THE PROBLEM >> In the records that follow, find the line with "class: Aves"; from there, retype every line exactly through the line with "A: Weka (Gallirallus australis).", which also belongs to the answer.

[Saved data entries]
+++
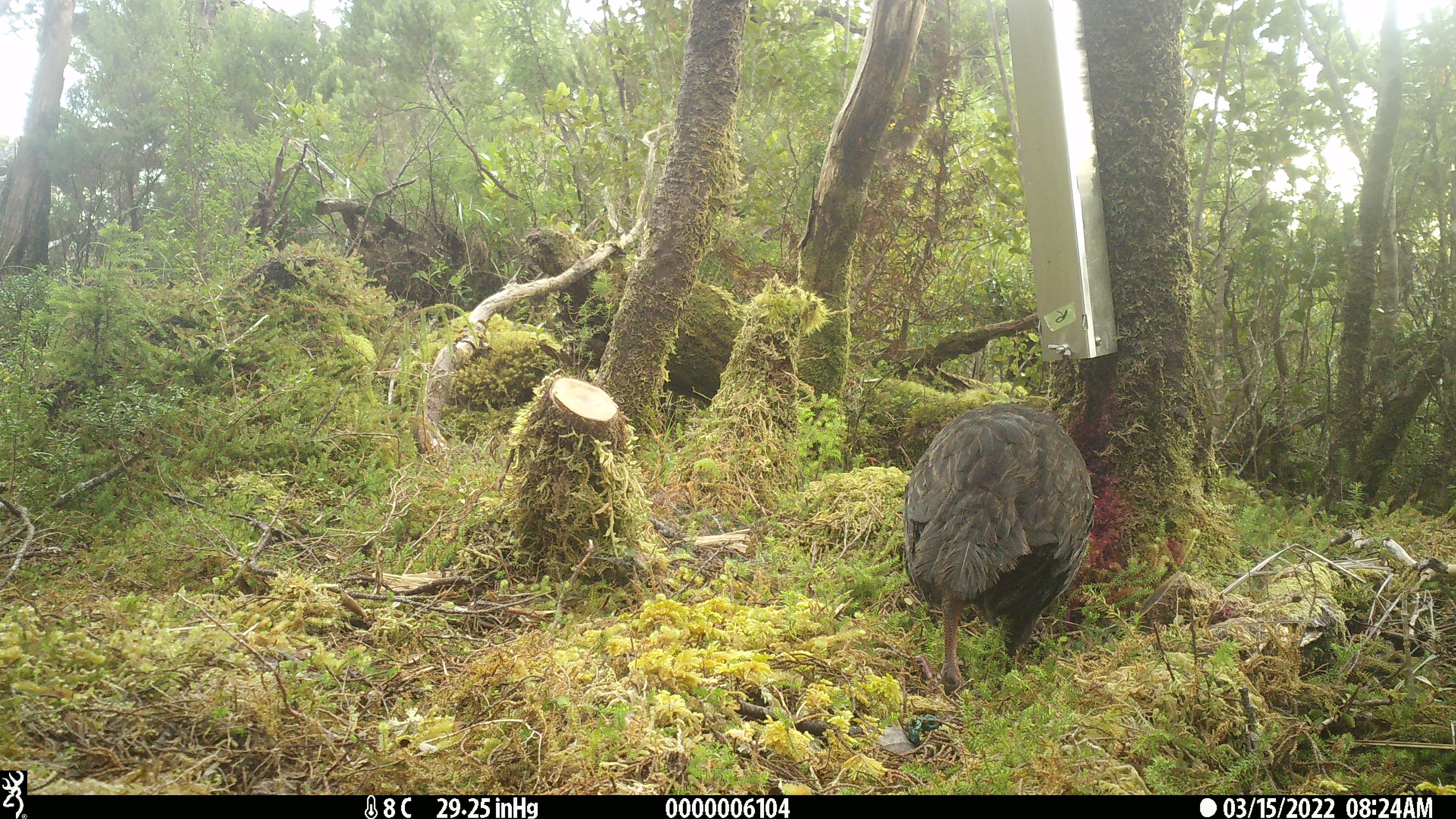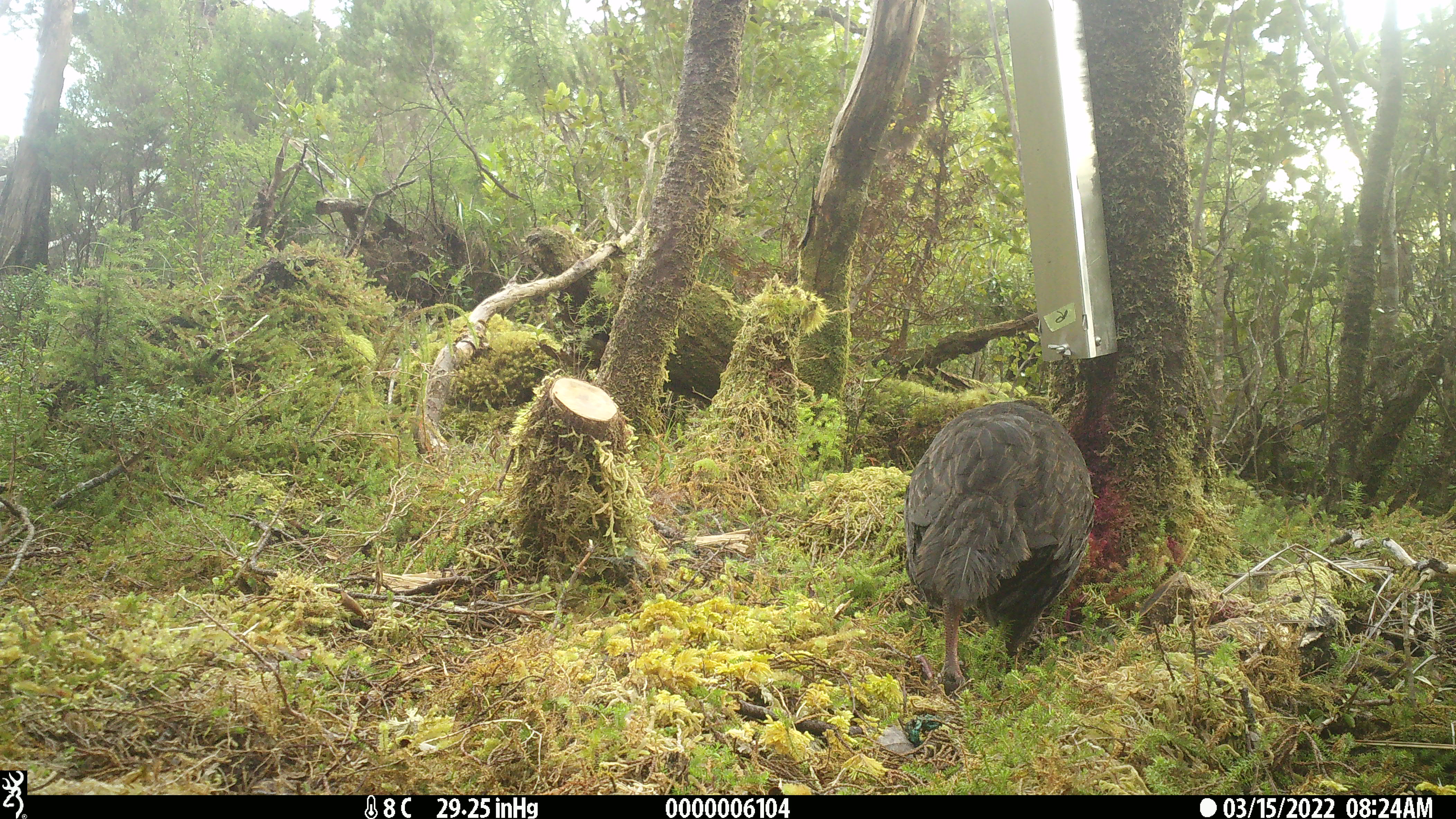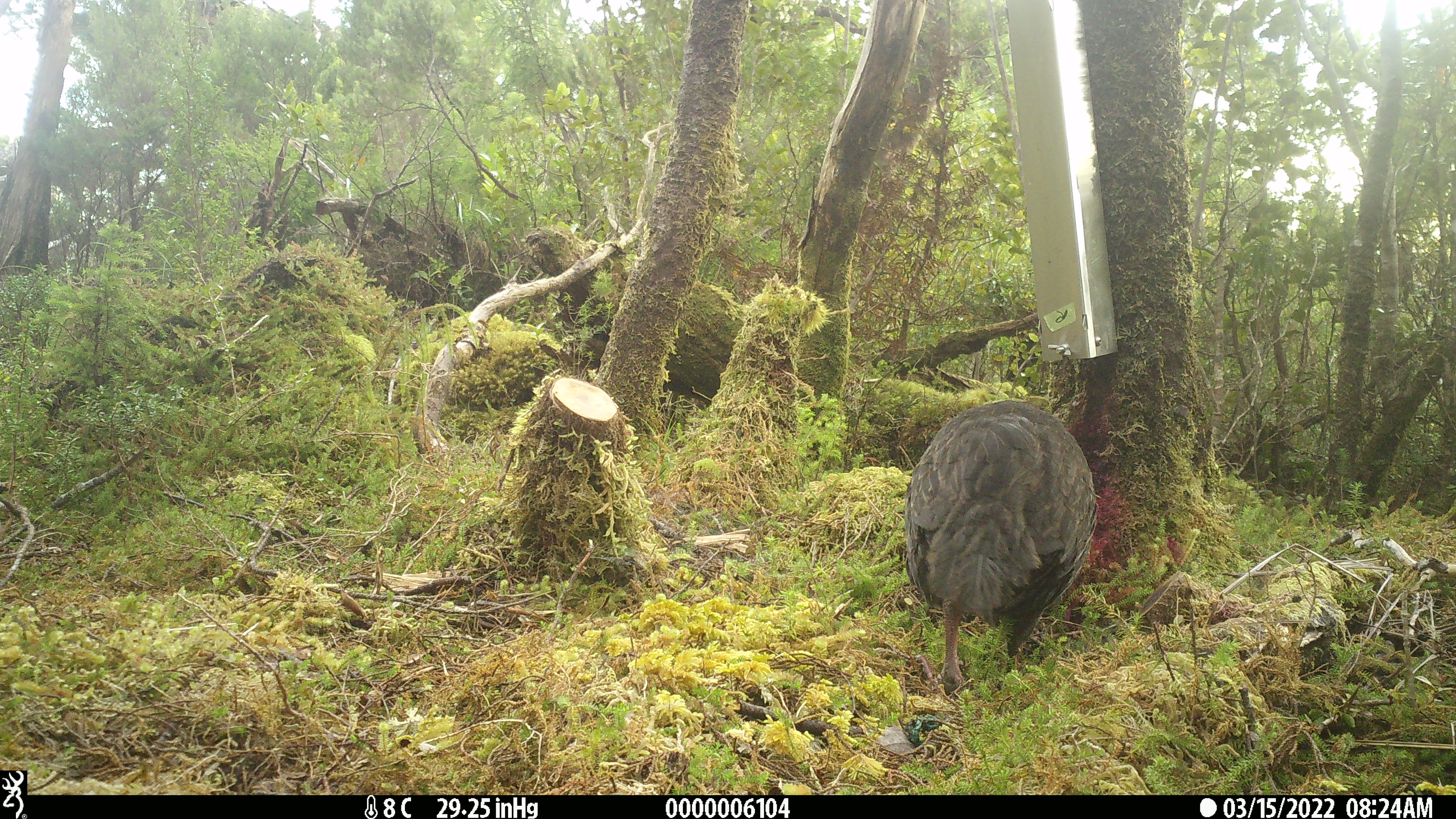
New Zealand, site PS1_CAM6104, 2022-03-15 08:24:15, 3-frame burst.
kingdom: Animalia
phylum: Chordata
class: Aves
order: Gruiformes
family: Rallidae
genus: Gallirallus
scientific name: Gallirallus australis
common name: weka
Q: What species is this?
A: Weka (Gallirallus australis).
+++
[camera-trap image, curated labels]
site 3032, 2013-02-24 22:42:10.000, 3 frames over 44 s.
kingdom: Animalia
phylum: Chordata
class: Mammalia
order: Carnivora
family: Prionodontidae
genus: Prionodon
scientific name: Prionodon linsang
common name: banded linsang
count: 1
+++
RESPONSE AREA >>
class: Aves
order: Gruiformes
family: Rallidae
genus: Gallirallus
scientific name: Gallirallus australis
common name: weka
Q: What species is this?
A: Weka (Gallirallus australis).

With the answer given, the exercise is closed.